→ SOURCE DOCUMENT:
◇ ◇ ◇ ◇ ◇ ◇ ◇

Nolan Creek is part of the Koyukuk Mining District, which covers about 12,500 sq mi (32,000 km²), is bounded on the east by the South Fork of Koyukuk River, the Alatna River on the west, the continental divide of the Brooks Range on the north, and the Kanuti River Basin on the south. Nolan Creek is at the center of the Koyukuk Mining District. Elevations in the area range from 4,635 ft on Vermont Dome to about 1,220 ft on the floodplain of the Middle Fork of the Koyukuk River.

Silverado’s mine properties occur in the SE1/4, Township 31 North, Range 12 West, the NE1/4, Township 30 North, Range 12 West, and SW1/4, Township 31 North, Range 11 West, Fairbanks Meridian. All of the mining claims occur in the Wiseman B-1 USGS quadrangle of northern Alaska.

Regularly scheduled commuter flights from Fairbanks to the state-maintained Coldfoot Airport are currently provided by Wright Air Service Inc. Silverado’s Nolan Creek properties are road-accessible from Fairbanks via the Dalton Highway.

Government records as of August 7, 2008 indicate that Silverado Gold Mines Inc., a wholly owned subsidiary of Silverado, holds numerous mining claims at Nolan Creek. Silverado’s claim groups consist of placer and lode claims; the U.S. Mining Law of 1872 (amended) allows for a locater to stake either a placer deposit or a lode deposit. Silverado has 204 unpatented, federal placer mining claims covering approximately 4,080 acres (1,651 ha) in three, non-contiguous groups and 407 unpatented federal lode mining claims covering approximately 8,140 acres (3,294 ha).

The majority of all federal mining claims are fully controlled by Silverado. Payment of claim holding fees for the 2008 calendar year is due on or before December 1, 2008, with annual claim assessment due by September 30 of each year. Claim holding payments were made in August, 2008. The Thompson Pup claim group of six placer claims is subject to a purchase royalty of 3% of net profits on 80% of gold production payable to third parties. The Hammond Property (24 federal placer claims) is subject to a lease with an option to purchase from Alaska Mining Company Inc. (Alminco).

The bedrock geology of Nolan Creek is dominated by units of the Brooks Range schist belt, a poly-deformed package of schist, greenstone, and orthogneiss. The schist belt is part of the Coldfoot sub-terrane of the Arctic Alaska terrane, which underlies more than 75% of the south flank of the Brooks Range.

◇ ◇ ◇ ◇ ◇ ◇ ◇

→ YOUR GOAL: Rewrite the Nolan Creek text starting at "Silverado’s mine properties" and ending at "the Dalton Highway.", substituting "charter flights" for "commuter flights".

→ DATASET CONTENT:
◇ ◇ ◇ ◇ ◇ ◇ ◇

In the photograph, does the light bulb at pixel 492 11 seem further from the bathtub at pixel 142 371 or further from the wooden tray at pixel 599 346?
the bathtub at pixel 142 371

◇ ◇ ◇ ◇ ◇ ◇ ◇

→ TASK RESULT:
Silverado’s mine properties occur in the SE1/4, Township 31 North, Range 12 West, the NE1/4, Township 30 North, Range 12 West, and SW1/4, Township 31 North, Range 11 West, Fairbanks Meridian. All of the mining claims occur in the Wiseman B-1 USGS quadrangle of northern Alaska.

Regularly scheduled charter flights from Fairbanks to the state-maintained Coldfoot Airport are currently provided by Wright Air Service Inc. Silverado’s Nolan Creek properties are road-accessible from Fairbanks via the Dalton Highway.